Hockey Projects

CURRENT


Archiving Women's hockey projects

I am currently leading a large collaboration to archive the majority of analytics projects in women's hockey that are under threat of being lost to the chaos of the internet. In the near future, we hope to host a one-day event to organize and support a set volunteers to hunt down women's hockey projects, data, and resources and archive them on Meta Hockey. We are also helping to revamp Meta Hockey to make it more accessible and suitable to the hockey analytics community's needs.

CMU Sports statistics

This fall, I hope to join the Carnegie Mellon University Stats in Sports group to work on some of my projects that need more support from the academic sphere, such as potential projects applying statistical mechanics to football and using information theory to analyze passing in hockey. I also hope to bring my expertise in physics to this group's existing football research to provide an alternate perspective that can be beneficial in interdisciplinary fields.

I also will be helping Rebecca Nugent, Sam Ventura, and Ron Yurko to put on the 2021 CMU Sports Analytics conference.

past


WHKYHAC with Alyssa LongMuir and Mike Murphy

The Women's Hockey Analytics Conference occurred on July 10th, 2021, receiving about 400 unique viewers to the conference stream and averaging 50 viewers over the 8 hours of the conference. In hosting this conference, we aimed to give an effective platform to the growing number of women's hockey analysts and their projects. We helped facilitate collaborations between media members and women's hockey analysts through this conference, resulting in WHKYe and other novel projects.

We also hosted analytics-focused panels to help connect analysts, players, and media members. These panels featuring viewpoints of players and ex-players such as Colleen Coyne, Karell Émard, and Emma woods, as well as media members such as Erica L. Ayala, Gabs Fundaro, Nicole Haase, Marisa Ingemi, and Spencer Fascetta.

WHKYHAC hopefully will be an annual event going forward.
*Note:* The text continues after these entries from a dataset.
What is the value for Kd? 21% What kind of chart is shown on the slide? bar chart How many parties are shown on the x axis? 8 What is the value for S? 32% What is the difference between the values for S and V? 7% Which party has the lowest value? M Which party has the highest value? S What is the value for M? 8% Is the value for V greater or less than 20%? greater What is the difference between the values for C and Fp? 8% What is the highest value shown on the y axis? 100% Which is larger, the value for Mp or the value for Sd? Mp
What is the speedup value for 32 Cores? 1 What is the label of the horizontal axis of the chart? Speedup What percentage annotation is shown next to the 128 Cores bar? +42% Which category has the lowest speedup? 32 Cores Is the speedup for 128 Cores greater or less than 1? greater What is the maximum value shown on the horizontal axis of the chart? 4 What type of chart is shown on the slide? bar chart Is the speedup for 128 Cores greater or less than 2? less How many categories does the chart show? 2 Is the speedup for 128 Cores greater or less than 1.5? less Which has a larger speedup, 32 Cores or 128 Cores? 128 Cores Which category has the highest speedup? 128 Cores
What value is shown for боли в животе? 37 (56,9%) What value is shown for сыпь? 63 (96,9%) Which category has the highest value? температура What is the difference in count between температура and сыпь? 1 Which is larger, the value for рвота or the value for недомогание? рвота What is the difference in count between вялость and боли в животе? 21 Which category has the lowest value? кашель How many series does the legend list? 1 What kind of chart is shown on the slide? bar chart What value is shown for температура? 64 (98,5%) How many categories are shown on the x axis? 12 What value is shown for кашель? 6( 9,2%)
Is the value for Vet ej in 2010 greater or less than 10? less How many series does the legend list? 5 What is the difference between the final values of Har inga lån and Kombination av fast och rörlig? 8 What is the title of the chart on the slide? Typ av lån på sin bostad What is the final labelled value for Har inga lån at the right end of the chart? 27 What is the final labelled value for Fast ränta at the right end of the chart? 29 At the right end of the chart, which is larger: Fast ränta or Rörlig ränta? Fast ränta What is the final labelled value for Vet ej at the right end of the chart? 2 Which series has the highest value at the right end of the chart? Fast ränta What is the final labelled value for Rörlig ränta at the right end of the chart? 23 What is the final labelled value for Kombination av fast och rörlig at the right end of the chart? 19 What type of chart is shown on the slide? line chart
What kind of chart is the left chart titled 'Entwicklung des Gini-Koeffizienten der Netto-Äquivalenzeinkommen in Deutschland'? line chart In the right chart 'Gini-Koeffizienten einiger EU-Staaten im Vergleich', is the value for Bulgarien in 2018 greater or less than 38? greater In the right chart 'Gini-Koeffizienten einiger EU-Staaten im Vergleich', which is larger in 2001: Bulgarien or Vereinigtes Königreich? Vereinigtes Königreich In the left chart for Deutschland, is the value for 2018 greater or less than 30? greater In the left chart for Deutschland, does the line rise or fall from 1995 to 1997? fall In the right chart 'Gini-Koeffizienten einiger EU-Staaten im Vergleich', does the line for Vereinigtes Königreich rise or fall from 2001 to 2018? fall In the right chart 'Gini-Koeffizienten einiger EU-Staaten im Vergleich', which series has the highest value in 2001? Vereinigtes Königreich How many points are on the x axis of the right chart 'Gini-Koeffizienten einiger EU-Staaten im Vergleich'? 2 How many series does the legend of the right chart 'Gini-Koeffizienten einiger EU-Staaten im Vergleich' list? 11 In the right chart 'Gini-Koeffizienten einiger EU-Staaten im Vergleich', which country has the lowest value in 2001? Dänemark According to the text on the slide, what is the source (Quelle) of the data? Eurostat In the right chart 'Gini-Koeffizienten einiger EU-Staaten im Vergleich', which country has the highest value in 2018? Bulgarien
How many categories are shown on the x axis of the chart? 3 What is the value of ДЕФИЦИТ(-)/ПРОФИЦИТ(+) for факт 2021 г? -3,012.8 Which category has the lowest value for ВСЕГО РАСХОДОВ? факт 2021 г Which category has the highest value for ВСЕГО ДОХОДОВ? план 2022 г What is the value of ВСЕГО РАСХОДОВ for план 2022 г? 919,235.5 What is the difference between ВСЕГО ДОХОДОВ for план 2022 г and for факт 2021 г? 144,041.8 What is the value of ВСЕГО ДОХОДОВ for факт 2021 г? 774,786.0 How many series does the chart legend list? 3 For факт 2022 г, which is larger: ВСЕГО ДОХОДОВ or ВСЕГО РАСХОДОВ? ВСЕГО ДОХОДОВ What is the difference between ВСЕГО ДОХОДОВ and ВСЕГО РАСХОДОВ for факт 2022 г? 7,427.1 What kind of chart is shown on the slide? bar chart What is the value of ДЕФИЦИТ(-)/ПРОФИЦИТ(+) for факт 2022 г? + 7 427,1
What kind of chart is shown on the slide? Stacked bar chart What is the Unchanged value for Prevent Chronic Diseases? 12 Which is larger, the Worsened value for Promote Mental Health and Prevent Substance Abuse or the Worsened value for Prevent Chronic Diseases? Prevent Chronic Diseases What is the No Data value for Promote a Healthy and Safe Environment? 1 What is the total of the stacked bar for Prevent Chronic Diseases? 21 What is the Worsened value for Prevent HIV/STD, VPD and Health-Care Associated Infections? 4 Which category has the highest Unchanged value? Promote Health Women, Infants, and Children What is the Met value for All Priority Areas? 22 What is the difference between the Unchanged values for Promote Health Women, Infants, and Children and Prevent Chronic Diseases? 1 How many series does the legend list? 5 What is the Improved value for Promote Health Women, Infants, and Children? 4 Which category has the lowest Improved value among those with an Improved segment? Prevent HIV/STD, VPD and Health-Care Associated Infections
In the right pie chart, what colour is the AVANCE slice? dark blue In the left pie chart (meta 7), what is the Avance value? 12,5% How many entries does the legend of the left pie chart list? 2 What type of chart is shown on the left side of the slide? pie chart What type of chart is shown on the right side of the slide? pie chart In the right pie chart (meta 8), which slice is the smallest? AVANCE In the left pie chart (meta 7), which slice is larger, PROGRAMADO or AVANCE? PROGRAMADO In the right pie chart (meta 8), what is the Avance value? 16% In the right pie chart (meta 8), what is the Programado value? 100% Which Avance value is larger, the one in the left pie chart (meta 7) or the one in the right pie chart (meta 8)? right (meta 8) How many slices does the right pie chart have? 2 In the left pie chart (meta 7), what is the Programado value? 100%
Archived presentations and data can be found on whkyhac.com and on the WHKYHAC https://www.youtube.com/channel/UCd_owNMk_0mkqSLnRdXVLiQ

Player Archetypes with Nayan Patel

With this novel project, we used several established metrics in conjunction with machine learning to identify data-driven player archetypes in the Big Data Cup women's hockey dataset. We found four forward archetypes, dependent, balanced, playmaker, and shooter, as well as three defensive archetypes, disruptor, two-way, and defensive. Particularly, we found in comparing men’s and women’s hockey, forward archetypes are very similar across the two types of hockey, but critical differences in women's hockey rules cause defender roles to be different.

We submitted this project to the Big Data Cup (paper), where we were named as Honorable Mentions for this project and presented our project at OTTHAC 2021. We also presented this project at the Ohio State University Sports and Society Institute Undergraduate Research Fair, where we were honored for our Outstanding Application of Analytics in this project.

An Nguyen made a comparison radar plot based on this project.

CWHL Aging Curves

When this project was conceived, it is unknown at what age a typical women’s hockey player produces their “peak” performance at. The careers of female hockey players can be somewhat sporadic, with breaks for the Olympics, pursuit of other professions, and various life events. This further complicates the task of discerning the ages of top production. In this project, I was able to identify peaks in offensive and defensive ability at certain ages among women’s hockey players despite these career interruptions. Following previous studies on aging curves in baseball and men’s hockey, I used the most advanced CWHL measures available at the time with the “delta method” to construct an aging curve using twelve seasons of CWHL data. This aging curve is then analyzed to determine when, on average, the peak performances in player’s career occur should they exist. Ultimately, this project offered novel insights into the evolution of female hockey players and helped break ground for other aging curve projects, particularly Mike Murphy's NCAA aging curve project and Ben Howell's work on NWHL aging curves.

This project was presented at RITSAC 2020: (slides) https://docs.google.com/presentation/d/1Ej0b_gSgh5R93TE9l9gNBH62meV0AEifvqI2K5dg1FE/edit#slide=id.p, (video @ 4:41:00) https://hockey-graphs.com/2019/09/21/2019-ritsac-slides-and-video/

PHF (NWHL) Event Location Mapping

Though my first foray into women's hockey analytics is no longer publicly available, it was a part of an initial wave of projects in 2018 that put women's hockey analytics on the map. Being an exclusively visual project, it was also easy and succinct women's hockey content to engage with on a Twitter timeline, which I believe helped grow awareness of women's hockey. My event location map featured all available PHF (at the time NWHL) location data, which included shots, blocks, saves, turnovers and penalties, and could be filtered by a number of categories.